-- start of ARTICLE --

Seriously, what's wrong with us?


----------



## Brainiac

I don't know Denis, I've never heard such songs. I don't remember that anything with sexual connotation was mentioned to me (nor to my friends) when we were children, sex was something like taboo (almost never said in front of little girls). But I do remember curses of phallic connotations, implying impotence and "bad products" of a person/society.


----------



## DenisBiH

Brainiac said:


> I don't know Denis, I've never heard such songs. I don't remember that anything with sexual connotation was mentioned to me (nor to my friends) when we were children, sex was something like taboo (almost never said in front of little girls). But I do remember curses of phallic connotations, implying impotence and "bad products" of a person/society.



How about children's jokes such as asking someone _Jesi li se ikad vozio/la u Džeti pozadi?_? Although I don't know if that would've worked in Serbia, I think you distinguish between dž and đ better than us.

You know, I remember a time when I was perhaps 12 or 13, and a friend of mine, really angry at someone, used the curse _Idi do đavola!_ ("Go to the devil!") in front of the whole class to the unprecedented bout of laughter from everyone in the classroom. The reason was that such a curse was totally inappropriate on account of its softness and the fact that the first association one has when hearing it are comic books (Zagor, Blek Stena etc.). I still think _Sto mu gromova Darkvuda!_ when I see someone using _(Idi) do đavola/vraga!_.


----------



## Brainiac

DenisBiH said:


> _Jesi li se ikad vozio/la u Džeti pozadi?_?


Never heard of this! What's this?


----------



## DenisBiH

Brainiac said:


> Never heard of this! What's this?



Try rearranging the syllables in _u Džeti pozadi_ (and replacing dž with đ). A similar one is asking someone to say _Teta Melita sa petog sprata_.

At this point I feel the need to recommend listening to "Kauboj iz Bosne" by Pero Defformero.


----------



## Anicetus

DenisBiH said:


> A similar one is asking someone to say _Teta Melita sa petog sprata_.



Or _žene se rumene_. Or when two persons ask another one whether they are _mamuti_. Not to mention all the jokes like _pozdravio te Đuro_.

Brainiac, I can't believe you didn't hear things like this at school.

-- end of ARTICLE --
-- start of DATA EXCERPT --

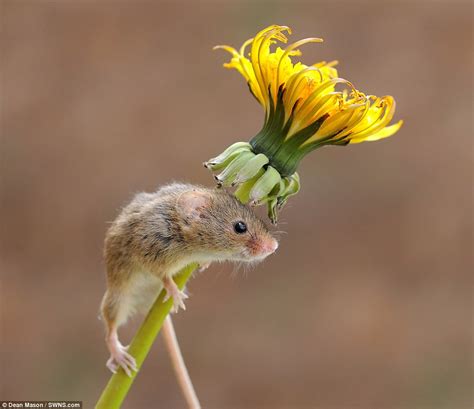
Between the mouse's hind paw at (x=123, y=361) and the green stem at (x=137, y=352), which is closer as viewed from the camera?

-- end of DATA EXCERPT --

→ **EXERCISE TASK A**: In the thread, rewrite the stretch from "Or _žene se" through "this at school.", replacing "school" with "summer camp".
→ **EXERCISE TASK B**: Condense the paragraph of the thread that begins "You know, I remember a time" into no more than three sentences, keeping its main facts.

→ **RIGHT ANSWER A**:
Or _žene se rumene_. Or when two persons ask another one whether they are _mamuti_. Not to mention all the jokes like _pozdravio te Đuro_.

Brainiac, I can't believe you didn't hear things like this at summer camp.

→ **RIGHT ANSWER B**: When I was about 12 or 13, a friend who was furious with someone shouted _Idi do đavola!_ ("Go to the devil!") in front of the whole class, and everyone burst out laughing. The curse was far too soft, and it mostly called to mind comic books like Zagor and Blek Stena. Even now, hearing _(Idi) do đavola/vraga!_ makes me think of _Sto mu gromova Darkvuda!_